* PASSAGE PROVIDED
<<<<

Hi Arlin,

This issue is happening because there is a port collision between
dapltest server port space and host TCP stack. The port collision
happens because rdma_bind_addr is getting called from the two different
places with different port arguments from dapltest. rdma_bind_addr is
getting called from the following two places:

1. Once it is getting called from dapls_ib_setup_conn_listener function
with starting port as 45278. Based on number of threads and eps, in
subsequent call of dapls_ib_setup_conn_listener this port number will
keep getting incremented.

2. 2nd time it is getting called from dapls_ib_qp_alloc function with
port number as always 0. Now, when rdma_bind_addr gets called with port
number 0 it will allocate any free random port number.

Then when dapls_ib_setup_conn_listener calls the rdma_bind_addr with fix
port number which is already allocate via dapls_ib_qp_alloc function
rdma_bind_addr will return EADDRINUSE error, which in turn will result
in DAT_CONN_QUAL_IN_USE error.

I think solution here would be to call rdma_bind_addr from both the
location passing port number from the same port range.

Please let me know your thoughts on this.

Our testing has been blocked because of this issue. We would like to get
this fixed. Please let us know if we need to log a bug anywhere for this.

Thanks,
Vipul

On 27-11-2012 01:24, Steve Wise wrote:
> Perhaps the port is in use by the host TCP stack?
> 
> 
> On 11/26/2012 1:30 PM, Davis, Arlin R wrote:
>> dapltest server will start with port 45278 and increase by client thread 
>> count during each new client connection. If you never restart the server it 
>> will continue to increase the listen port based on new clients connecting. 
>> If you restart dapltest it will restart back at port 45278. I am not 
>> familiar with iWarp CM but the error is coming from rdma_bind_addr 
>> (EADDRINUSE|EBUSY|EADDRNOTAVAIL). I will have to defer to Steve for this 
>> error.
>>
>> -arlin
>>
>>
>>> -----Original Message-----
>>> From: linux-rdma-ow...@vger.kernel.org [mailto:linux-rdma-
>>> ow...@vger.kernel.org] On Behalf Of Vipul Pandya
>>> Sent: Friday, November 23, 2012 5:54 AM
>>> To: linux-rdma@vger.kernel.org
>>> Cc: Kumar A S; Steve Wise; Abhishek Agrawal; Davis, Arlin R; Divy Le
>>> Ray
>>> Subject: Dapltest test error DAT_CONN_QUAL_IN_USE
>>>
>>> Hi All,
>>>
>>> I was running dapltest between my client and server machines with OFED-
>>> 3.5. While running the test it dapltest server throws an error
>>> DAT_CONN_QUAL_IN_USE if I increase number of threads and endpoints.

>>>>

* WHAT THE EXERCISE ASKS
List every distinct error name that appears in the dapltest mailing-list thread above.

* PROVIDED INFORMATION

<<<<

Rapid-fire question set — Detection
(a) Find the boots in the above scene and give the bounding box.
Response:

>>>>
<<<<

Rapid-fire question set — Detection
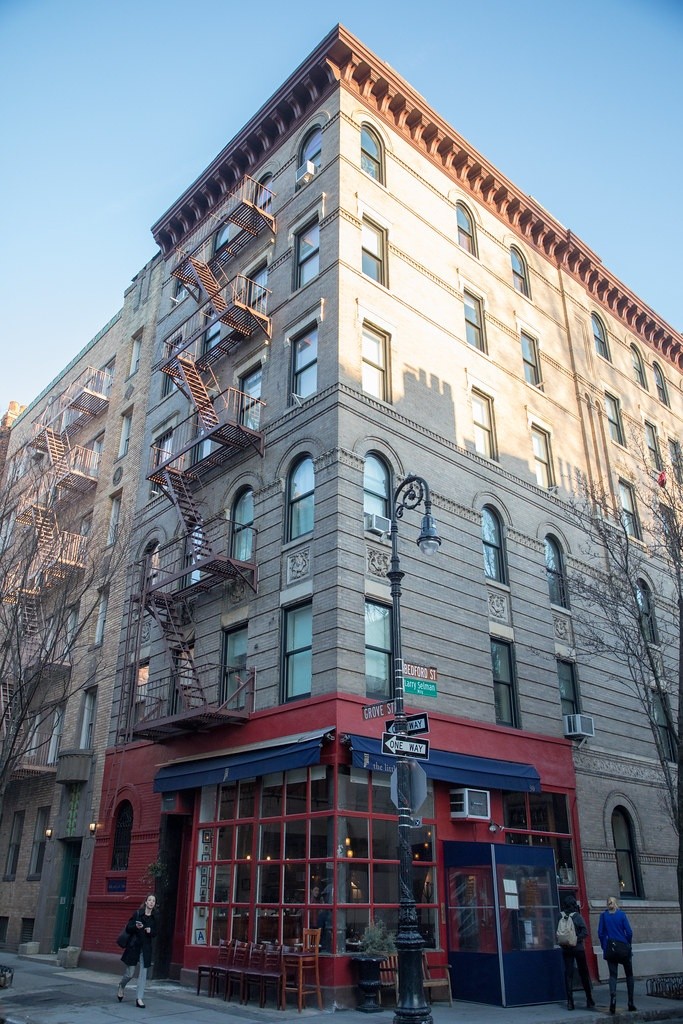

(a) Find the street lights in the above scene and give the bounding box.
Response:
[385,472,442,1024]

>>>>
<<<<

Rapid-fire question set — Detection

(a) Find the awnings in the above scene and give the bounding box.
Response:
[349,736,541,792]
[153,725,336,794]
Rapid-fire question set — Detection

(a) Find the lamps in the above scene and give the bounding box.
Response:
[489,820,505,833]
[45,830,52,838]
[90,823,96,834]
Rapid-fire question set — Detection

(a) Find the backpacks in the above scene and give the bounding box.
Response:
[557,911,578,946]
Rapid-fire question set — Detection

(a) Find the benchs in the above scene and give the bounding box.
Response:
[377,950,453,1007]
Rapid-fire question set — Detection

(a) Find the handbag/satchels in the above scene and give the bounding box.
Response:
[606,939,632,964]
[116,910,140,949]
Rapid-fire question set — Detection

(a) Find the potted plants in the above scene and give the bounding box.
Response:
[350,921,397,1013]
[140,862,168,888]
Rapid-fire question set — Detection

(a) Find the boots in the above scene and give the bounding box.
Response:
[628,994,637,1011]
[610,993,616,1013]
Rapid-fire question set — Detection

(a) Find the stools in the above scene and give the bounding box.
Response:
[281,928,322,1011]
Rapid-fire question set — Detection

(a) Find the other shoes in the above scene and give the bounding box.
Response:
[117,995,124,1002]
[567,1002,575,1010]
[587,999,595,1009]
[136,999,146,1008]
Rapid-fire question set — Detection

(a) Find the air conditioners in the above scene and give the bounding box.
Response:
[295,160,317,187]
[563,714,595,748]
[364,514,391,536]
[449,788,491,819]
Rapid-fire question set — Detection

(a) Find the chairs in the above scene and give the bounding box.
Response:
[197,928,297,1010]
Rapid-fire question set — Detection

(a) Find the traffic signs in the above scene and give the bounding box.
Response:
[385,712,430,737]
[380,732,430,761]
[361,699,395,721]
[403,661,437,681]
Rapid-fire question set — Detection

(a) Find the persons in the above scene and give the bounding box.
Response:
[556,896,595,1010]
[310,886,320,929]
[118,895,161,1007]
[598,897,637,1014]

>>>>

* IN RESPONSE
DAT_CONN_QUAL_IN_USE
EADDRINUSE
EBUSY
EADDRNOTAVAIL